別におもねる必要があるとは思いませんが、最大の輸入国の機嫌を損ねることが得策とは思えません。円高だけでもインフレ物価高要因ですが、中国からの輸入が多いのは安い(近い)からという事情もあるでしょう。

私自身はこの数年アマゾンでCINA製品を買ったことはありません。コロナ初期が最後です。為替レートとは関係なく、安いものが排除されると結果的には物価高を招きます。

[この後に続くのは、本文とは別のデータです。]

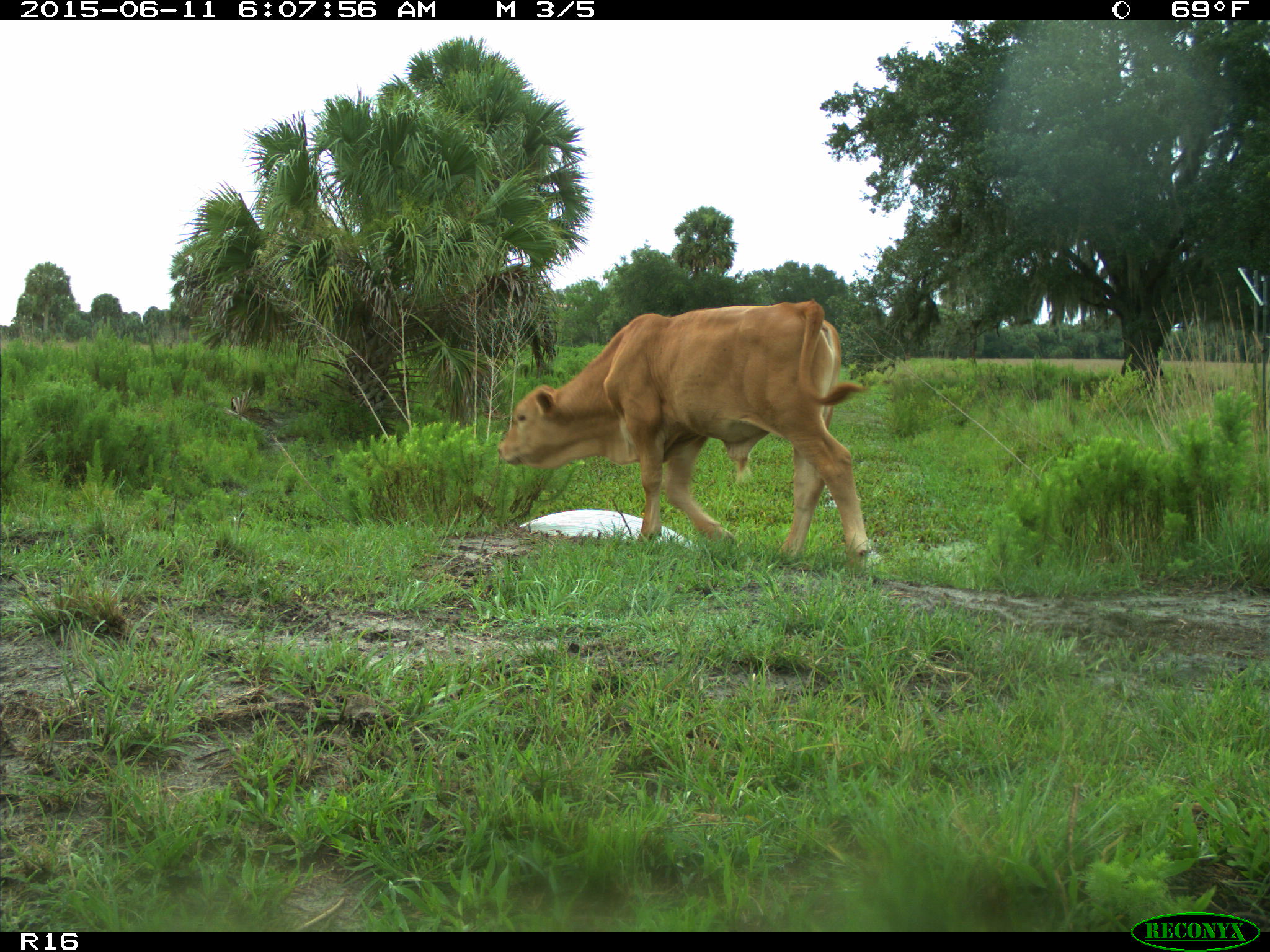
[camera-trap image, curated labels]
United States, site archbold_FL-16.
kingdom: Animalia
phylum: Chordata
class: Mammalia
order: Artiodactyla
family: Bovidae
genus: Bos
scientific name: Bos taurus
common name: domestic cow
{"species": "Bos taurus (domestic cow)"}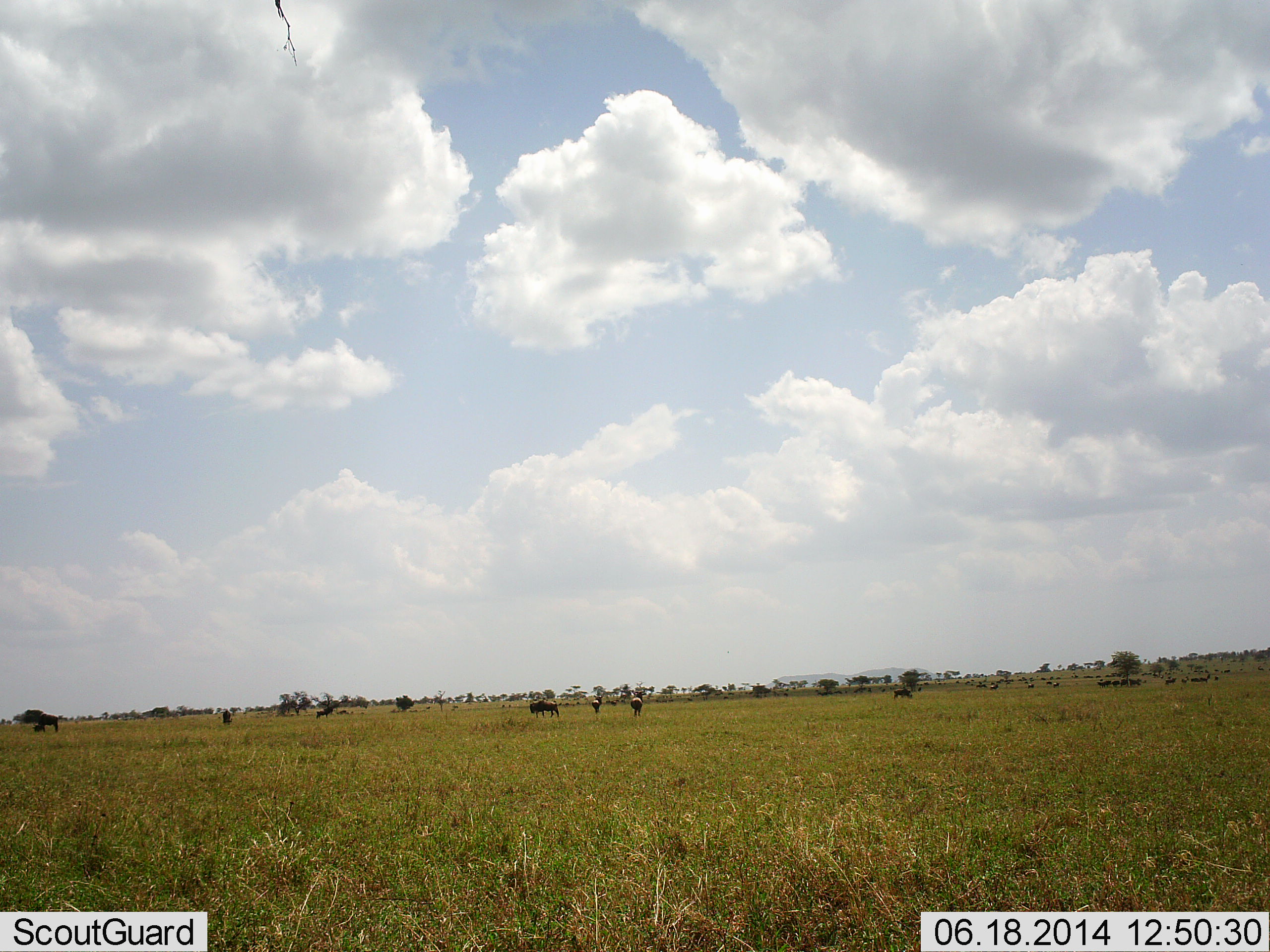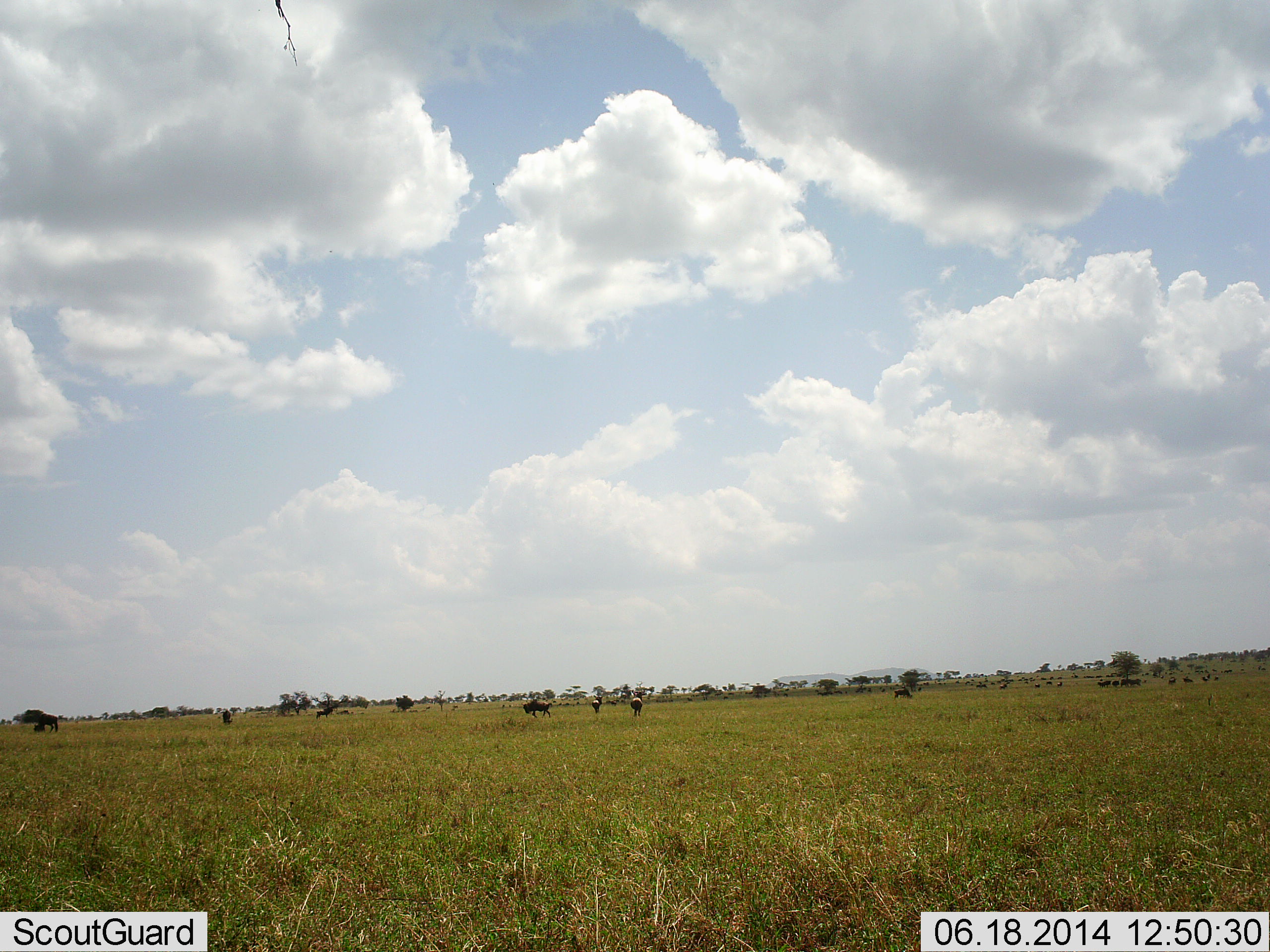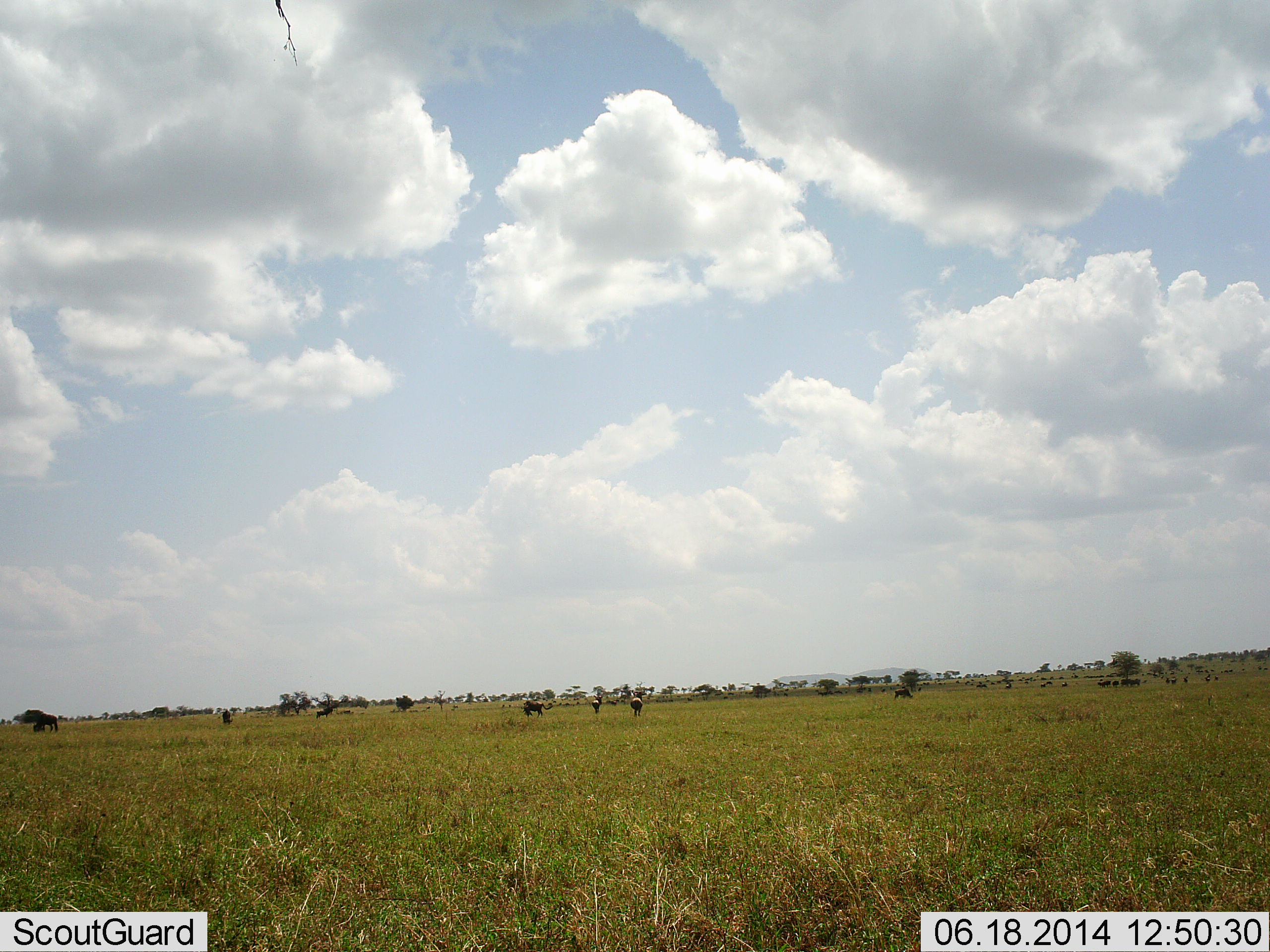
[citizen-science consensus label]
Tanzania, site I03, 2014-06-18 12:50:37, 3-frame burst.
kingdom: Animalia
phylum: Chordata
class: Mammalia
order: Artiodactyla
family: Bovidae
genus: Connochaetes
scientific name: Connochaetes taurinus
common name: blue wildebeest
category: wildebeest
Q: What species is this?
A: Wildebeest (blue wildebeest) (Connochaetes taurinus).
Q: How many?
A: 11-50.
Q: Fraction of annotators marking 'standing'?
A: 60%.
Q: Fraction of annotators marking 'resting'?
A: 0%.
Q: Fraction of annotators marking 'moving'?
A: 60%.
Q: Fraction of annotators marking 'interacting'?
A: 0%.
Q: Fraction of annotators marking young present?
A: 0%.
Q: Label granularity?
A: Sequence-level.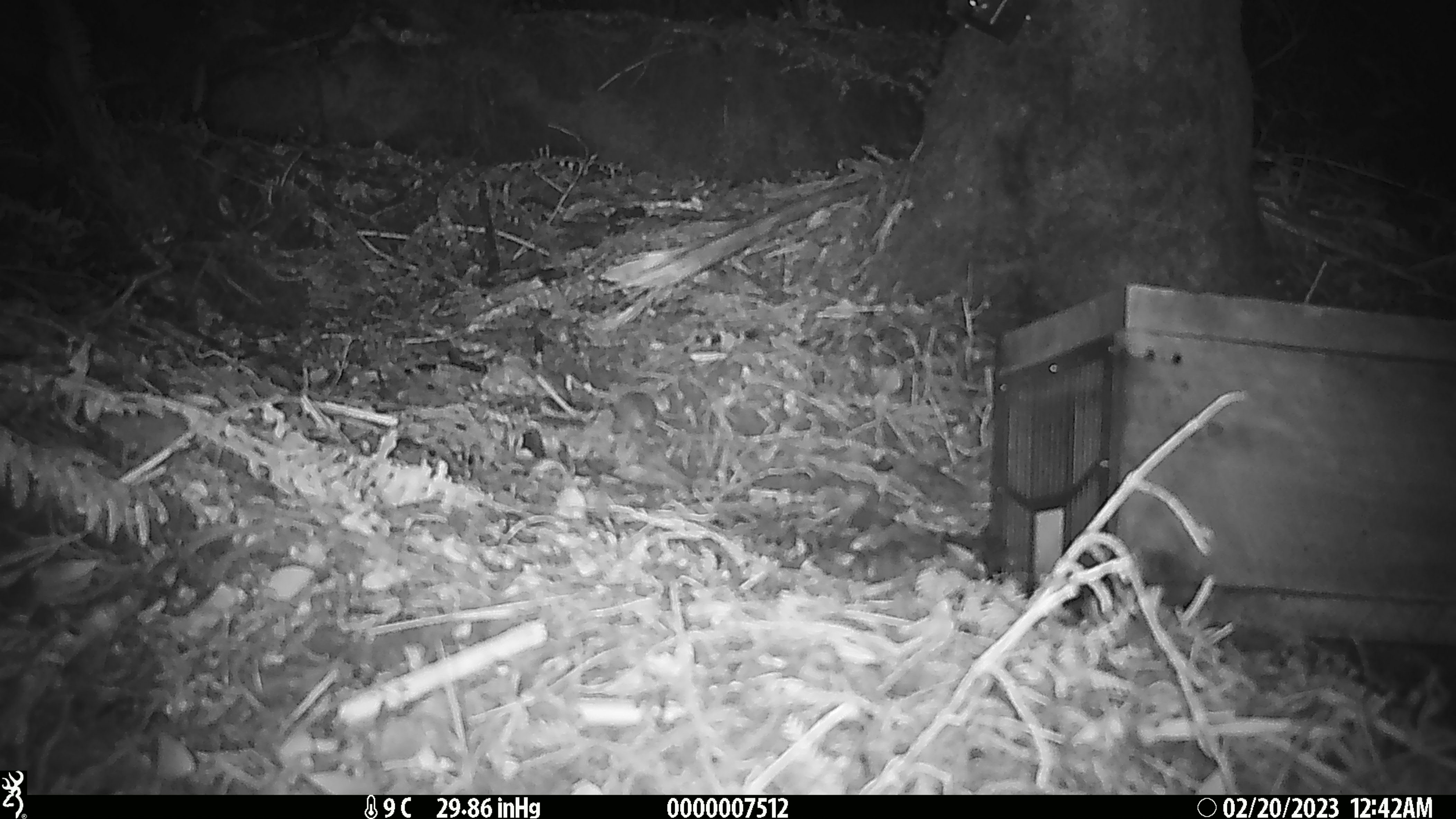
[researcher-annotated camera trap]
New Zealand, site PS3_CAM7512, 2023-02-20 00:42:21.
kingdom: Animalia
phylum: Chordata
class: Mammalia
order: Rodentia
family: Muridae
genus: Mus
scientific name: Mus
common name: mouse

輸入額3位はオーストラリアです。オーストラリアドルとのチャートもまた高市政権発足後は円安まっしぐらでしたが、昨日は反転しました。オーストラリアは中国に次ぐ輸入超過国です。

オーストラリアドル

韓国、タイ、インドネシア

輸入額5位は韓国です。ちょっとこれまでのチャートとは異なりますが、韓国との貿易収支は輸出出超過の黒字ですから、本来は円安のほうが都合がいいのです。

韓国ウォン

6位が台湾、7位がサウジアラビアで、8位がベトナムで、輸入9位はタイです。タイとの貿易収支はほぼ均衡しています。

タイバーツ

輸入10位はインドネシアでした。かなり露骨に10月初めから円高です。インドネシアは輸入超過5位の国です。

インドネシアルビア

EU、カナダ、香港

輸入額11位はドイツです。対ユーロ圏は輸入超過です。ドイツは輸出超過15位、イタリアが7位、フランスが13位です。

EUユーロ

カナダは輸出超過21位、輸出入総額15位です。

カナダドル

香港は輸出入総額10位ですが、輸出超過ではアメリカに次ぐ2位です。

香港ドル

円安がいいのか円高がいいか、国民民主党が円安志向なのは理解できますが、円安であれ円高であれ過度に進行することが好ましいはずはなく、物価高対策としては円安に歯止めをかけるのが最善です。

高市内閣発足以降は対ドルだけでなく円安一辺倒でした。為替介入はするのでしょうが、選挙のときだけなのかもしれません。民主党政権時代は1ドル79円台でしたので、今や半分です。強い国家を標榜しながら、円安容認は理解できません。